Description Shehjar Tikoo 2010-08-19 03:09:49 EDT
Problem description from Krishna:
if direntries are more than 9-10
entries the NFS server does not close the dir fd_t. Because of this
backend FS can not be unmounted (as it gives EBUSY). 

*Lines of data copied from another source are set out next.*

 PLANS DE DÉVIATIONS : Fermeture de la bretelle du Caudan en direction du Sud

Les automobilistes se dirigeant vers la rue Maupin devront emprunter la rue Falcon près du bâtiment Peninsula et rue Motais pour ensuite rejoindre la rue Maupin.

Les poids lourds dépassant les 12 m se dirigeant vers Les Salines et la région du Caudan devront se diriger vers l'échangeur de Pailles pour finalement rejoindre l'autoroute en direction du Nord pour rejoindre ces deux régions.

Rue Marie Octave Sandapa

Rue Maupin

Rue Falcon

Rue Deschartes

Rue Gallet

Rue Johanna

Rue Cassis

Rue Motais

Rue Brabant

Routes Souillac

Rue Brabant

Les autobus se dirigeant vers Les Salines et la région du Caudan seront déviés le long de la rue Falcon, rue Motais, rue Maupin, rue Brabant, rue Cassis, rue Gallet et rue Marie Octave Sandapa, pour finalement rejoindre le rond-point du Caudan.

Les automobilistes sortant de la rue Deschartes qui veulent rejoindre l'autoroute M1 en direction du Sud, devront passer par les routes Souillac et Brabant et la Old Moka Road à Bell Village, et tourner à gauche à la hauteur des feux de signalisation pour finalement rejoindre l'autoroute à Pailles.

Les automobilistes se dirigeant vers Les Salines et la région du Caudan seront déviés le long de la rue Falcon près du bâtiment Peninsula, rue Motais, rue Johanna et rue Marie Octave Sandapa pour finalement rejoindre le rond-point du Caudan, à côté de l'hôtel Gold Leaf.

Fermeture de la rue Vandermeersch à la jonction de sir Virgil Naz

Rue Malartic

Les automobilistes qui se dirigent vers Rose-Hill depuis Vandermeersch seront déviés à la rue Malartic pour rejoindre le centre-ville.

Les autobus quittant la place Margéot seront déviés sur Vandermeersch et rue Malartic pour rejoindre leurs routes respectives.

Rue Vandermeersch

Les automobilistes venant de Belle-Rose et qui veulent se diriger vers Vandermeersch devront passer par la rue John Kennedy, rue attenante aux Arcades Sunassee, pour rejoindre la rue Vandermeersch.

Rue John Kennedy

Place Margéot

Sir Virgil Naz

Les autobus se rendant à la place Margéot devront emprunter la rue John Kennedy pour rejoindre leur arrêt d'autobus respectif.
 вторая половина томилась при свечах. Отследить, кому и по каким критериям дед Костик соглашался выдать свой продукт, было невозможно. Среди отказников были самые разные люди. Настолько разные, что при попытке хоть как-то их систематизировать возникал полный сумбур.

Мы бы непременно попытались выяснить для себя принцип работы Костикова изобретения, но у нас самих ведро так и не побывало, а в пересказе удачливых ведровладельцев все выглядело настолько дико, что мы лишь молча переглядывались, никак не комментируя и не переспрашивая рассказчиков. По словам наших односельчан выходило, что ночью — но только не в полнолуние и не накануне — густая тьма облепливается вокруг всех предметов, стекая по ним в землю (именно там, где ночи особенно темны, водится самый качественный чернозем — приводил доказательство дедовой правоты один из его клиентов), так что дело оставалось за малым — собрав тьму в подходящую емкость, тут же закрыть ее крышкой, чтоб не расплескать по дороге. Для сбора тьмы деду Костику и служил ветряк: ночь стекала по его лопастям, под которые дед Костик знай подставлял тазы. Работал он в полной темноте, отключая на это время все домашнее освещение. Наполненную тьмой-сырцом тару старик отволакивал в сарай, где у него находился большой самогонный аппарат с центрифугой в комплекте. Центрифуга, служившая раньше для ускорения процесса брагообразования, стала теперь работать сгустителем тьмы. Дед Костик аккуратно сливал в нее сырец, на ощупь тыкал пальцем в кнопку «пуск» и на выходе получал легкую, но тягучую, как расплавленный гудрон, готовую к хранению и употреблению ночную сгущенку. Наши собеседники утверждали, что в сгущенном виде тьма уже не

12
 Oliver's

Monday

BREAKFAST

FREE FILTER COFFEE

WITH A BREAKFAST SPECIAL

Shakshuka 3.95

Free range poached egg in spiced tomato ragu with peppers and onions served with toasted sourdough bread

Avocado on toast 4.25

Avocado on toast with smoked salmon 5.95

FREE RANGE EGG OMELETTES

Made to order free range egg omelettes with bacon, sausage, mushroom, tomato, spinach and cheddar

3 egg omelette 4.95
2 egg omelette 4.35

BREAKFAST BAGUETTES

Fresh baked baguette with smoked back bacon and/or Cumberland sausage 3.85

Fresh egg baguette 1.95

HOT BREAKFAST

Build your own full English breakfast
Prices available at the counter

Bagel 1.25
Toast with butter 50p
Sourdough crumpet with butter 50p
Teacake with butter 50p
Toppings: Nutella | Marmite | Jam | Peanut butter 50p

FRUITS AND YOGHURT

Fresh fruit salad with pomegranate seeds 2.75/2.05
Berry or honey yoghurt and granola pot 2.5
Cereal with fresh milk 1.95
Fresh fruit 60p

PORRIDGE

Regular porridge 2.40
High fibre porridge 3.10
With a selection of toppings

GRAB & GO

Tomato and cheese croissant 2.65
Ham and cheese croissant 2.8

Confirmed through log, which shows successive NFSv3 READDIR calls resulting in increasing references on the directory fd:

shehjart@indus:~$ grep "call_state_wipe.*fd ref" /tmp/dirfd2.log 
[2010-08-19 12:22:59.590367] T [nfs3.c:202:nfs3_call_state_wipe] nfs-nfsv3: fd ref: 3
[2010-08-19 12:22:59.591897] T [nfs3.c:202:nfs3_call_state_wipe] nfs-nfsv3: fd ref: 3
[2010-08-19 12:22:59.593443] T [nfs3.c:202:nfs3_call_state_wipe] nfs-nfsv3: fd ref: 4
[2010-08-19 12:22:59.594955] T [nfs3.c:202:nfs3_call_state_wipe] nfs-nfsv3: fd ref: 5
[2010-08-19 12:22:59.596459] T [nfs3.c:202:nfs3_call_state_wipe] nfs-nfsv3: fd ref: 6
[2010-08-19 12:22:59.597946] T [nfs3.c:202:nfs3_call_state_wipe] nfs-nfsv3: fd ref: 7
[2010-08-19 12:22:59.599418] T [nfs3.c:202:nfs3_call_state_wipe] nfs-nfsv3: fd ref: 8
[2010-08-19 12:22:59.600871] T [nfs3.c:202:nfs3_call_state_wipe] nfs-nfsv3: fd ref: 9
[2010-08-19 12:22:59.602312] T [nfs3.c:202:nfs3_call_state_wipe] nfs-nfsv3: fd ref: 10
[2010-08-19 12:22:59.603772] T [nfs3.c:202:nfs3_call_state_wipe] nfs-nfsv3: fd ref: 11
[2010-08-19 12:22:59.604958] T [nfs3.c:202:nfs3_call_state_wipe] nfs-nfsv3: fd ref: 11


These are refcounts on the fd just before they are unref as part of the operation to free up the per-NFS op state.
Comment 1 Anand Avati 2010-08-19 03:46:44 EDT
PATCH: http://patches.gluster.com/patch/4204 in master (protocol/client: fix ESTALE in statfs on root inode)
Comment 2 Amar Tumballi 2010-08-19 04:12:24 EDT
(In reply to comment #1)
> PATCH: http://patches.gluster.com/patch/4204 in master (protocol/client: fix
> ESTALE in statfs on root inode)

Sorry about the confusion.. this patch should have been for bug 763130.. This bug is not yet fixed.
Comment 3 Shehjar Tikoo 2010-08-20 06:22:51 EDT
The leaks are also present in hard fh resolution code where directory opens and reading is performed.
Comment 4 Vijay Bellur 2010-08-31 07:44:15 EDT
PATCH: http://patches.gluster.com/patch/4416 in master (nfs3: Dont ref cached fd after fd_lookup)
Comment 5 Vijay Bellur 2010-08-31 07:44:20 EDT
PATCH: http://patches.gluster.com/patch/4417 in master (nfs3: Dont ref dir fd_t used in hard fh resolution)
Comment 6 Vijay Bellur 2010-08-31 07:44:26 EDT
PATCH: http://patches.gluster.com/patch/4418 in master (nfs3: Unref dir fd once usage ends in hard fh resolution)
Comment 7 Shehjar Tikoo 2010-08-31 22:37:05 EDT
Regression Test:

1. Start nfs export as:

posix->proto/server->proto/client->nfs/server

in the same volume file.

2. A the client, mount as:

mount <server>:/posix -o soft,intr,actimeo=3600 /mnt

3. Run the following command:
$ mkdir -p /mnt//2/3/4/5/6/7/8/9/10/11/12/13/14/15/16/17/18/19/

4. Restart the nfs server, without remounting at the client.

5. At the nfs client:
$ touch /mnt//2/3/4/5/6/7/8/9/10/11/12/13/14/15/16/17/18/19

6. Now at the nfs server:
$ kill -USR1 <pif of gnfs>

7. Inspect the glusterfsdump file. Ensure there are no more than one open file descriptors. If there are, there is a regression.